Required actions –
[1] In the missing persons passage, which national organization in Belgium is named among those working on missing children cases?
[2] Pick up the passage on missing persons right after its last line and write the next part.

Passage shown –

By contrast, some missing person cases remain unresolved for many years. Laws related to these cases are often complex since, in many jurisdictions, relatives and third parties may not deal with a person's assets until their death is considered proven by law and a formal death certificate issued. The situation, uncertainties, and lack of closure or a funeral resulting when a person goes missing may be extremely painful with long-lasting effects on family and friends.

A number of organizations seek to connect, share best practices, and disseminate information and images of missing children to improve the effectiveness of missing children investigations, including the International Commission on Missing Persons, the International Centre for Missing & Exploited Children (ICMEC), as well as national organizations, including the National Center for Missing & Exploited Children in the US, Missing People in the UK, Child Focus in Belgium, and The Smile of the Child in Greece.

Reasons

People disappear for many reasons. Some individuals choose to disappear, for others disappearance is inadvertent (e.g. getting lost) or it is imposed on them (abduction/imprisonment). Reasons for disappearance may include:

  • To escape domestic abuse.
  • Leaving home to live in an unknown place under a new identity.
  • Becoming the victim of kidnapping.
  • Child abduction by a non-custodial parent or other relative.
  • Seizure by the federal authorities (Military, law enforcement, government) and imprisoned / detained indefinitely / tortured fatally / non fatally for an unknown period of time in an undisclosed guarded location without due process of law (see forced disappearance).

Data listing –

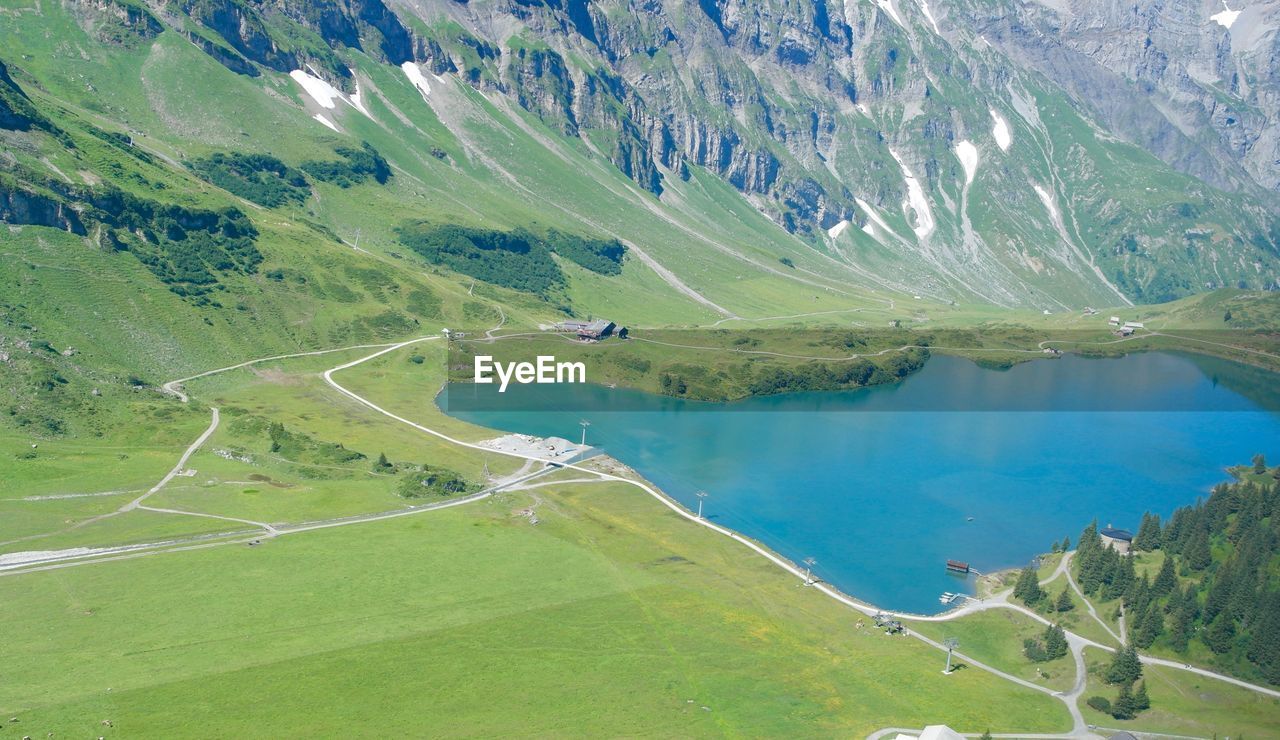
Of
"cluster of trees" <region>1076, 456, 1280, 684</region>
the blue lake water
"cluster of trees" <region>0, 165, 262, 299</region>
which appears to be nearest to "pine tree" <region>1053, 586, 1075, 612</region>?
"cluster of trees" <region>1076, 456, 1280, 684</region>

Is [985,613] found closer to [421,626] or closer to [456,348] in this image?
[421,626]

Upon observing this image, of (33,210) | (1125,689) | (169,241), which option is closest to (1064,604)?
(1125,689)

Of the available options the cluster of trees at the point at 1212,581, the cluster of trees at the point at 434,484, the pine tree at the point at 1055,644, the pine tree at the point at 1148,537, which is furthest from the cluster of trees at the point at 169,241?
the cluster of trees at the point at 1212,581

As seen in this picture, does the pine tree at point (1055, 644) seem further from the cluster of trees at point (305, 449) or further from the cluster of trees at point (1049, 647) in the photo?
the cluster of trees at point (305, 449)

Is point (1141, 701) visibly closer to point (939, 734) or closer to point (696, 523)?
point (939, 734)

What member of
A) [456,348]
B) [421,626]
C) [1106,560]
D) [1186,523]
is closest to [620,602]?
[421,626]

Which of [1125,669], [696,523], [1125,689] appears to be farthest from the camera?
[696,523]
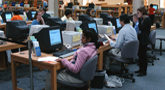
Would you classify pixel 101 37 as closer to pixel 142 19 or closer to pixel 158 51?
pixel 142 19

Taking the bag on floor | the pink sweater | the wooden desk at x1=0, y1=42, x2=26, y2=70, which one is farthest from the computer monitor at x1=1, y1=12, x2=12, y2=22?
the pink sweater

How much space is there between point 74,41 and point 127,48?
988mm

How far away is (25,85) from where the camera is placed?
Answer: 3977mm

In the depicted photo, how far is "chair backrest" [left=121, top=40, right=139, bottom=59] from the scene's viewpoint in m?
3.93

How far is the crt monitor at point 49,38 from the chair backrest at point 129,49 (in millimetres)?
1238

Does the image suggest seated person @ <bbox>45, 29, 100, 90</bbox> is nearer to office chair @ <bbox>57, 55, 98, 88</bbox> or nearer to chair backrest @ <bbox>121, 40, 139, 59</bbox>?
office chair @ <bbox>57, 55, 98, 88</bbox>

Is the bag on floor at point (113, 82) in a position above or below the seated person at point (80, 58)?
below

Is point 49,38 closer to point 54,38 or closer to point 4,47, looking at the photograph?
point 54,38

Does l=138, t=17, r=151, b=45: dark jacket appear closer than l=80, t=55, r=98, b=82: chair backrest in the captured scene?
No

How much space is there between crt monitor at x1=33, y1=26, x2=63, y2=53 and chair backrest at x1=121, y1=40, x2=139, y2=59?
1238 millimetres

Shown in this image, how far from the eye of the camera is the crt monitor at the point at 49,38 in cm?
339

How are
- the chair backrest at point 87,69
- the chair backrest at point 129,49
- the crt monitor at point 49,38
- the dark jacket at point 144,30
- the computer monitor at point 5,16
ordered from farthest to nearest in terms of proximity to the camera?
the computer monitor at point 5,16
the dark jacket at point 144,30
the chair backrest at point 129,49
the crt monitor at point 49,38
the chair backrest at point 87,69

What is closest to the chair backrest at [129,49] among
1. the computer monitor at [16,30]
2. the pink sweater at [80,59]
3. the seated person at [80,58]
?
the seated person at [80,58]

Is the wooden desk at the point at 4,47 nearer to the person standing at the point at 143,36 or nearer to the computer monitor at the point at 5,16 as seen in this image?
the person standing at the point at 143,36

Answers for the exercise –
[1] Child Focus

[2]
  • Suicide in a remote location or under an assumed name (generally to spare their families the suicide at home or to allow their deaths to be eventually declared in absentia).
  • Victim of murder (body disguised, destroyed, or hidden).
  • Mental illness or other ailments such as Alzheimer's disease can cause people to forget where or who they are.
  • Death by natural causes (disease) or accident far from home without identification.
  • Becoming lost accidentally in remote areas, including when participating in outdoor recreation or labour (hiking, mountaineering, hunting, etc.)
  • Disappearance to take advantage of better employment or living conditions elsewhere.
  • Sold into slavery, serfdom, sexual servitude, or other unfree labor.
  • To avoid discovery of a crime or apprehension by law-enforcement authorities, (See also failure to appear.) and punishment after committing a such crime (murder, theft, rape, terrorism, fraud, etc.).
  • Joining a cult or other religious organization that requires no contact to the outside world.
  • To avoid war or persecution during a genocide.
  • As a consequence of war - e.g. missing in action, impressment, collateral damage
  • To escape famine or natural disaster.
  • Death by floods, flash floods, debris flows, hurricanes, tsunamis and tornadoes.
  • Death in the water, with no body recovered.
  • Aviation accident where no wreckage is found or ship wreck where no wreckage is found
  • Desertion during war or absent without leave (AWOL).
  • To avoid conscription.
  • Hostage.
  • To avoid paying someone or something.

Categories of missing children

  • Runaways: Minors who run away from home, from the institution where they have been placed, or from the people responsible for their care.
  • Thrownaways: Minors who are abandoned by their parents or guardians.
  • Parental abduction: Minors who are abducted by their parents or guardians for unknown reasons.
  • Non-parental abduction: Minors who are abducted by non-parental means. (e.g. random kidnapping on streets by random people.)
  • Missing unaccompanied migrant minors: Disappearances of migrant children, nationals of a country in which there is no free movement of persons, under the age of 18 who have been separated from both parents and are not being cared for by an adult, who by law is responsible for doing so.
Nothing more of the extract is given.